Neve Maslakovic. Regarding Ducks and Universes. Las Vegas: Amazon Encore, 2011. 340 pages.
I’m back with a fiction review.
REGARDING DUCKS AND UNIVERSES is a clever novel that mashes together science fiction and mystery. Some backstory: in 1986, a scientist duplicated the universe, with Earth A and Earth B gradually diverging because of random chance: in one San Francisco suffers a large earthquake and the automobile is largely a thing of the past by 2020, for example. Travel between the two universes is possible, but it’s complicated by the fact that people born before the separation have “alters,” who are biologically identical but often quite different from their opposite-universe counterpart.
The novel focuses around Felix Sayers, a writer of user guides for kitchen appliances, who discovers that he was actually born about six months earlier than he thought he was, and therefore has a double. Suddenly fearful that his alter will write and publish the mystery novel he’s been kicking around his head for years without putting pen to paper, he decides to head to San Francisco B to investigate. He becomes embroiled in a bigger mystery there, however, than he could ever have expected.

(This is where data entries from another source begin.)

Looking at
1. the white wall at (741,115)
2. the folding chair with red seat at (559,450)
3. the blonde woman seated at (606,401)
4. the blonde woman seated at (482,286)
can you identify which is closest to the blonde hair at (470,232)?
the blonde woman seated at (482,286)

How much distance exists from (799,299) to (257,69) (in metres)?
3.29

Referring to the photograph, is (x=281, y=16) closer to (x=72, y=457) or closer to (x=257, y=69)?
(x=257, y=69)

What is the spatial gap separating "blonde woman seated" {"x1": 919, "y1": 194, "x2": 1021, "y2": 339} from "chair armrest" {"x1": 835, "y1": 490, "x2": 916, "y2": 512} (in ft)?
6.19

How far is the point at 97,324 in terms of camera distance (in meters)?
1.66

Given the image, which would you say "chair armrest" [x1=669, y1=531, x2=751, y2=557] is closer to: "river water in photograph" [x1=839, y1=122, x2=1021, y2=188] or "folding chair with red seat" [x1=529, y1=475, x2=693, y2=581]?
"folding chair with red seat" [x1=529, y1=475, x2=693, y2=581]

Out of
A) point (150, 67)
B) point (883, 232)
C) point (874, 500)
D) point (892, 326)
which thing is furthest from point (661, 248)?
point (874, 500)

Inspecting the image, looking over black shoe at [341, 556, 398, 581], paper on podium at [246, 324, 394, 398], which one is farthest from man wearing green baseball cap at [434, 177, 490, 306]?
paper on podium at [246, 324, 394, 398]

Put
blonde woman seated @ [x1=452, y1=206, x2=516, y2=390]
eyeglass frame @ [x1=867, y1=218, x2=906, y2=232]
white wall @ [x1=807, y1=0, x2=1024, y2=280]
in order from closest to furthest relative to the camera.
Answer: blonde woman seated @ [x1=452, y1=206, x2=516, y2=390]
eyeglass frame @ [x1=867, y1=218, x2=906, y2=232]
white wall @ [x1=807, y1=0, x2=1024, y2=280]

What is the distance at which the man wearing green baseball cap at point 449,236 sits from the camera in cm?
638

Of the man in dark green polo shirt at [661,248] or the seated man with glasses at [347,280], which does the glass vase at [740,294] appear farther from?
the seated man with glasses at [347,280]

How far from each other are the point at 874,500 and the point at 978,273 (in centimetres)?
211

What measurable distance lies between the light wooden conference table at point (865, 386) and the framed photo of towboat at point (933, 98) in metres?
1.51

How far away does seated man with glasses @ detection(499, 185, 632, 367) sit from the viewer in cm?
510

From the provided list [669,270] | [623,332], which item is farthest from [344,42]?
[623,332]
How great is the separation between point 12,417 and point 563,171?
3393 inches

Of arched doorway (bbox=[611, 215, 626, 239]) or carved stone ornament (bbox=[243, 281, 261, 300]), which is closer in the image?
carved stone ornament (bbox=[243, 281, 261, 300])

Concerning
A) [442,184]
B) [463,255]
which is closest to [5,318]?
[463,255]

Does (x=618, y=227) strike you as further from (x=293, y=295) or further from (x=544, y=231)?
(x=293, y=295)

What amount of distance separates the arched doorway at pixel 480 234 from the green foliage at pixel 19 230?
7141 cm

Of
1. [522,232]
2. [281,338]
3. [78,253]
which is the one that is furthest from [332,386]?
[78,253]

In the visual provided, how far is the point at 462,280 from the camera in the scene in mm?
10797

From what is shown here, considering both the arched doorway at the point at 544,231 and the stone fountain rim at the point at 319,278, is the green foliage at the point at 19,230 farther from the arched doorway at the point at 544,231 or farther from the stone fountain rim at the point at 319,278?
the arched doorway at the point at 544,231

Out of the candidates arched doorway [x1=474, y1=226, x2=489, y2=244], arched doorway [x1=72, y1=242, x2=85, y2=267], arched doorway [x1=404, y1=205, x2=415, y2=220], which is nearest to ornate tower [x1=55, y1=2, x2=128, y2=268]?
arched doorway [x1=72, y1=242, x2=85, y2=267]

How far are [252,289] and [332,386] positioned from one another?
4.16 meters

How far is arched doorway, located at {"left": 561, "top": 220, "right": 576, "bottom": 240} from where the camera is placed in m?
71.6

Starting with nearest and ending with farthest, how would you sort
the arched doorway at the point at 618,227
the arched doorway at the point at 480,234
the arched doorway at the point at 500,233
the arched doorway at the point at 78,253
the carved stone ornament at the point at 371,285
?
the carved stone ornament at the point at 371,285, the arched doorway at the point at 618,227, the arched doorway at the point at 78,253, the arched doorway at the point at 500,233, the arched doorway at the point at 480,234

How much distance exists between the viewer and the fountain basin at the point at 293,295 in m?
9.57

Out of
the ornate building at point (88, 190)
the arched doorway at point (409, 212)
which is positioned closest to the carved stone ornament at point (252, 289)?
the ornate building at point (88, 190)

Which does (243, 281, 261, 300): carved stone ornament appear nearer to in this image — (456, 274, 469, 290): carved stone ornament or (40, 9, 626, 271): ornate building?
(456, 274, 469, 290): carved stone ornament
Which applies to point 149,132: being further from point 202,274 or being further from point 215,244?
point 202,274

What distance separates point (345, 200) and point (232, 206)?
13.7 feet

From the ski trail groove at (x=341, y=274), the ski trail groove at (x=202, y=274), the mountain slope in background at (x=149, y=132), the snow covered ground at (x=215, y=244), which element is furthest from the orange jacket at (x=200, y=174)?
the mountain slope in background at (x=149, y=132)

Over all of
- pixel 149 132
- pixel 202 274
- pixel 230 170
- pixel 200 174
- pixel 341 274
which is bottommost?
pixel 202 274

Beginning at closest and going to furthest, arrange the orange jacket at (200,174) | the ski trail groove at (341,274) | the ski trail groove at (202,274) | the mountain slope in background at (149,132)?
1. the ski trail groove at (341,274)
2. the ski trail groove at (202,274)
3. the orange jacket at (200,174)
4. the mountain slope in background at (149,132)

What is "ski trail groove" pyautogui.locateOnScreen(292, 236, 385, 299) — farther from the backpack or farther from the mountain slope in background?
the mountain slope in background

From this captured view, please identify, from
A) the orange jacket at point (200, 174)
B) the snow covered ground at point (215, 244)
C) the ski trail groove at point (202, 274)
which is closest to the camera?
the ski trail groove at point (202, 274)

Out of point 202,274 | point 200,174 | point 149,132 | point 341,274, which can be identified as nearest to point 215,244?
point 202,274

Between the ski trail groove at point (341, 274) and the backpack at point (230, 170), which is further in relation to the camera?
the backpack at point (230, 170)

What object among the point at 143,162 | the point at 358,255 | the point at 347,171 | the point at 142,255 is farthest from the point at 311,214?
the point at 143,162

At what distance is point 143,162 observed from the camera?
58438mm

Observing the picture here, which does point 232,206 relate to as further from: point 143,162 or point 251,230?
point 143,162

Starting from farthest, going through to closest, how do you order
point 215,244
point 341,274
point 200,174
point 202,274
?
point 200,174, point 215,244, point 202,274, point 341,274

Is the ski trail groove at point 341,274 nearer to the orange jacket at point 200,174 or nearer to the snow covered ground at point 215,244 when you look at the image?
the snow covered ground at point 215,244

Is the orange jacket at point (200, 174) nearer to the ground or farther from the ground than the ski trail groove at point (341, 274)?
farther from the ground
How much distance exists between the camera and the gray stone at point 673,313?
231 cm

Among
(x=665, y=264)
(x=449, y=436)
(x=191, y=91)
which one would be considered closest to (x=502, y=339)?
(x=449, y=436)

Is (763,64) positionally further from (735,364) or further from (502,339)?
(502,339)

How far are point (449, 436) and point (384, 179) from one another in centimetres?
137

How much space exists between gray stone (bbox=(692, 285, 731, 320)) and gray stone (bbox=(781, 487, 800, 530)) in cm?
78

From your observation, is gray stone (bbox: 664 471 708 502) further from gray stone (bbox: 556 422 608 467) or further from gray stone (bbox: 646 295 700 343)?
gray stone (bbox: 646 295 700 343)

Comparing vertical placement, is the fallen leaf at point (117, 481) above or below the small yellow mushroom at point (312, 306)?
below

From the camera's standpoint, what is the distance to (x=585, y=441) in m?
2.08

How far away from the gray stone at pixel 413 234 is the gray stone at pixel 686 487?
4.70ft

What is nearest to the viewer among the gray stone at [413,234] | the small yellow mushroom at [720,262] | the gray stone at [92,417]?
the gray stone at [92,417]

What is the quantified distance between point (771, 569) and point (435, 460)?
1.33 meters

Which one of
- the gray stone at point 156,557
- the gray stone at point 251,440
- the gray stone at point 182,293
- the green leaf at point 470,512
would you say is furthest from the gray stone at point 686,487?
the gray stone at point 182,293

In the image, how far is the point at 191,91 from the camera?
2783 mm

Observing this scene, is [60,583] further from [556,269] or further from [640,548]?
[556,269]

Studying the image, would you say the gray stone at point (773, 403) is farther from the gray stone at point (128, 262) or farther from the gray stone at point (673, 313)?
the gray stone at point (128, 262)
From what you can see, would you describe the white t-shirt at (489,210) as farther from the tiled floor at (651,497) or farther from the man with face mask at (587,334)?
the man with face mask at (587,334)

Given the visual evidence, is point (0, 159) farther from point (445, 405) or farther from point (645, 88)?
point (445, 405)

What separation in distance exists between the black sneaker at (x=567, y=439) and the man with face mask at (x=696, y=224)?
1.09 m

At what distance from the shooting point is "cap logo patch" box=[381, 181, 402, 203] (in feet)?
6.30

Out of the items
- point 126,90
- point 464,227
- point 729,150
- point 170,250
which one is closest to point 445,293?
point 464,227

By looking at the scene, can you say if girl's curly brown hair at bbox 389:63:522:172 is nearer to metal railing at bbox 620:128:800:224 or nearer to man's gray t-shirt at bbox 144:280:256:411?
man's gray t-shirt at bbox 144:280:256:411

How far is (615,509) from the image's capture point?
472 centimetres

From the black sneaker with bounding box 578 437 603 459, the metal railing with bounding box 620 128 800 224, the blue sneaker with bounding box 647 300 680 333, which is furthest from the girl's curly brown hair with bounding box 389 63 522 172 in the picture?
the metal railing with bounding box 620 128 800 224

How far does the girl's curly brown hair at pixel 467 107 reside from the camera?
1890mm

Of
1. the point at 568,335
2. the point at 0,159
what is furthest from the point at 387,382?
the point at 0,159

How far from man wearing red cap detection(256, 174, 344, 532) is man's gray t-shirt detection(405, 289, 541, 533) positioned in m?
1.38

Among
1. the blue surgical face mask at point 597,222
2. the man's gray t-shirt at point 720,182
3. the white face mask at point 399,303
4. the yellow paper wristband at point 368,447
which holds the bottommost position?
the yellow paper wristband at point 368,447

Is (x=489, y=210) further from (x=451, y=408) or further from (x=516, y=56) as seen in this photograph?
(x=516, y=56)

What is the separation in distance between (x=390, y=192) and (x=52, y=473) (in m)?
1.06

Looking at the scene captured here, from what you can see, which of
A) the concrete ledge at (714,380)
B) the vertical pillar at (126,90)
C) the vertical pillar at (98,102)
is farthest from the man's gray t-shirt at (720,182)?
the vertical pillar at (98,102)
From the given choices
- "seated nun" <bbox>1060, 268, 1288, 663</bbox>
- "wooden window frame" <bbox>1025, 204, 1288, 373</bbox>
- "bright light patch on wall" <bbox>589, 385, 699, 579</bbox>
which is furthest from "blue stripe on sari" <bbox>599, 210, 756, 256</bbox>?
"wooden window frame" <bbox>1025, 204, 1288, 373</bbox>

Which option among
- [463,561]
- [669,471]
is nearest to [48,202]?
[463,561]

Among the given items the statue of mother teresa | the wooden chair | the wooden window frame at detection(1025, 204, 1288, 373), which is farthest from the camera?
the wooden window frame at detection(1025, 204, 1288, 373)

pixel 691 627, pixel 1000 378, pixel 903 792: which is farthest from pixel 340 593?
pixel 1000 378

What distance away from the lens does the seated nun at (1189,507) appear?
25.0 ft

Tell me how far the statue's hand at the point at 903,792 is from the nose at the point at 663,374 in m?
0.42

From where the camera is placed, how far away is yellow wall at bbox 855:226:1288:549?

It’s a fun novel, with a universe (or, more accurately, two of them) with enough surprises to keep the reader interesting. Even before the 1986 divergence, this is clearly not the universe we live in–the Gold Rush took place in 1855, not 1849, and the Golden Gate bridge is a drawbridge.
Maslakovic has a good sense for world-building, with enough stuff going on around the boundaries of the story to give the reader a sense that she’s created a complex universe(s) with plenty of room for more adventures for Felix. I’m looking forward to reading more of them.